*** Opening Source text ***
Q   Do you agree that you told her you were in a relationship with a person called A?

A   Yes.

Q   It was true?

A   Yes.

Q   You told her you were jealous and controlling?

A   Yes.

Q   Did you go through her phone to check her phone to see other men?

A   It was a problem in the past, not this relationship.

Questions were asked in relation to Ms Inostroza’s clinical notes.

Q   Please look at [Exhibit R2 page 63]. In the first paragraph it refers to going through a phone to check if she had communicated with other men and the relationship was for 3 years long.

A   Yes I said this.

Q   The notes say you described a relationship with A as volatile. You reported jealousy, lots of arguing and threatening to leave each other and dependency on each other. ECT said his anger escalated to verbal abuse, he denied physical abuse. For example, he said he would get jealous of the pictures of [A] would post on her social media, this would start an argument which escalate [sic] to yelling, then A would taunt him by saying ‘hit me’. ECT disclosed he would call her a bitch and A would walk out. ECT said A would threaten to leave him and would intentionally provoke his jealousy by contacting other men, or posting a provocative photo of her semi-naked on social media.

A   Yes I said this

  1. The cross-examination went on:

‘Q   This was the truth.

A   Yes to the best of my understanding.

Q   You saw Ms Inostroza to get help about these things and with relationships?

A   Yes.

Q   Was the relationship with A ended in May 2018?

A   For an off period we were on and off.

Q   Do you agree subsequent to that A obtained an AVO against you?

A   Yes she did.

Q   The person who you went to see Ms Inostroza on 23 March 2018 is the same person who took an AVO out against you in June 2018.

A   No I don’t agree, page 72 of R2 states that she was in a nightclub. And I got her kicked out.

Q   Do you intend to convey that you were talking to a different person called A.

A   Yes.

Q   I suggest you are lying, because the person A is the same person who took out an AVO.

A   I do not agree.’

  1. The reference made by ECT in the clinical notes of Ms Inostroza relating to a person being kicked out of a nightclub by the same name as A is found at page 72.

  2. We do not accept ECT’s evidence that the reference to A in Ms Inostroza’s clinical notes and report (A4) is a different person to A in the AVO taken out in June 2018. In particular, Ms Inostroza reports the following in her clinical notes, which related to a session with ECT on 21 May 2018 (R2, page 72):

‘Current state and issues reported by client:

•   ECT reported A had ended their relationship one week ago. He said last Tuesday was the last day they had spent together. ECT said he had phone contact with her on Tuesday but she did not want to see him

•   he reported he had written a letter

•   ECT stated his friend was a security guard at a club and this friend had told ECT that A was at the club he was working at. ECT said he got his friend to kick her out of the club because he did not want her there.
*** Closing Source text ***
*** Opening Record extracts ***
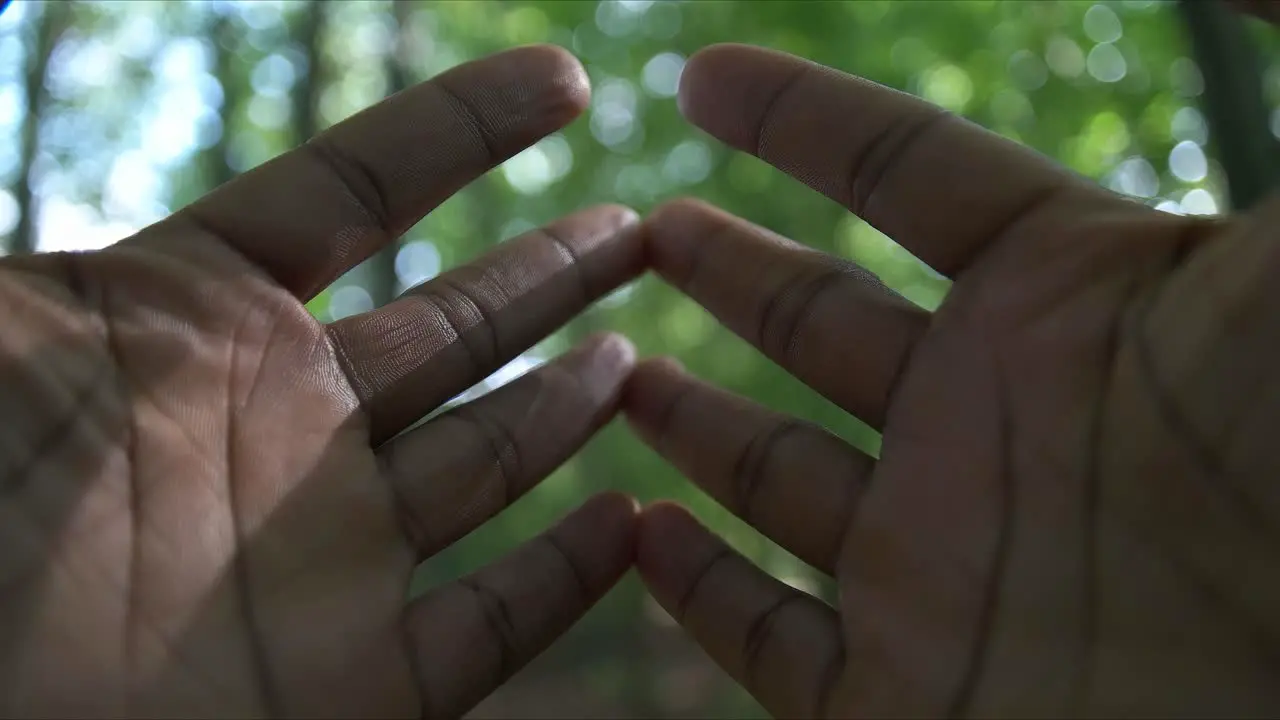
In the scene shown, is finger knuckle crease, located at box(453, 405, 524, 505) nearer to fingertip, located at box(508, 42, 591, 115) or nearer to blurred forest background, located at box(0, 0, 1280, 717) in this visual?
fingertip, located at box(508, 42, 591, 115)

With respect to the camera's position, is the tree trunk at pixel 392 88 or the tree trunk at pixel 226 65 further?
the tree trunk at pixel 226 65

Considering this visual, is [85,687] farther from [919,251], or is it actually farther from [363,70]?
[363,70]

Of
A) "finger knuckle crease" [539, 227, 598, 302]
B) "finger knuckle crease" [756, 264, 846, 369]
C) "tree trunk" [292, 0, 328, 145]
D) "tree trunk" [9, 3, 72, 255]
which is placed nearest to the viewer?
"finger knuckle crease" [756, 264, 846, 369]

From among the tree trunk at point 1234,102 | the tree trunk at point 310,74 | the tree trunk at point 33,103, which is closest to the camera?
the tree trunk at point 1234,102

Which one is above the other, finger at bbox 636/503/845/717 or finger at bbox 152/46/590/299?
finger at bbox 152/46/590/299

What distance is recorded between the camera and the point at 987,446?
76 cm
*** Closing Record extracts ***
*Exercise*
Continue the passage on ECT's evidence about A and the AVO, starting right after its final sentence.

*Answer box*
ECT stated A worked at a coffee shop and he had waited outside so he could talk to her and give her his letter.

•   ECT reported he was trying to win her back. Clinician suggested ECT give A space. ECT said A would typically change her mind but this time was different.’

  1. In clinical notes of 29 June 2018 Ms Inostroza records that ECT disclosed he was issued an AVO on the 8th of June. He reported that A had filed an AVO against him for harassment. The order was active for twelve months. He is not to contact or approach her.

  2. The reports to Ms Inostroza concerning the incidents and interactions between ECT and A are strikingly similar to the facts to which ECT did not defend in the AVO proceedings. The timeline is consistent in relation to allegations made by A against ECT in the AVO and with the clinical notes of Ms Inostroza. Indeed, on 21 May 2018, the day after A alleges that ECT appeared at the café where she worked in the AVO facts (20 May 2018), Ms Inostroza records ‘ECT reported he was trying to win her back [A]…’ [our emphasis]. Ms Inostroza also references ECT telling her that he appeared at A’s place of work, a café, to hand her a letter. We do not accept ECT’s explanation that the person named A in the AVO is a different person who also has the name A as referred to in the records of Ms Inostroza. We are satisfied on the balance of probabilities that ECT has not been forthright and honest in relation to the identification of A in these circumstances.

  3. ECT was further cross-examined on whether the reference to A in Ms Inostroza’s report was a reference to the same person pertaining to the allegations in the AVO. We find that ECT was evasive in answering these questions in an attempt to distance himself from a finding that the reference to A in the AVO was a reference to A from the youth service to whom the internal investigation related.

  4. ECT was asked further questions in relation to his allegation that he was in a relationship with another person called A and he refused to do so. His evidence did not assist him in terms of us accepting ECT as being a reliable witness.

  5. Counsel for the respondent asked ECT about the facts and circumstances relied upon in the AVO. He said after consulting with a representative from Legal Aid who explained the process, ECT said he consented to the AVO without admissions. ECT said that he was never in a relationship with a person by the name of A from the youth service. He specifically said ‘I have mentioned this before, I was left in the dark. I was a guest speaker. That was the situation. I was told by I guess the manager of [the music program] that the girl had a crush on you. She told her friends. There was comment on social media, I provided this. I did not realise she took the AVO herself. I thought [the youth service] took it on her behalf.’ ECT in his written evidence denied that he was aware A was a student at the school and believed her to be an ex-student.

  6. A number of other aspects of the factual circumstances concerning the AVO were put to ECT. These included that he sent an email to a person called A on 25 May 2018, that he created a social media account to talk with her and opened a new Instagram account to send her a message. ECT denied he had ever attempted to call A from the youth service on a private number.

  7. In relation to the 50 telephone calls alleged to have been made to A, ECT denies they were from him and said he provided his telephone records to the youth service. These records were not in evidence, nor were they contained in the documents produced by the youth service which were before us.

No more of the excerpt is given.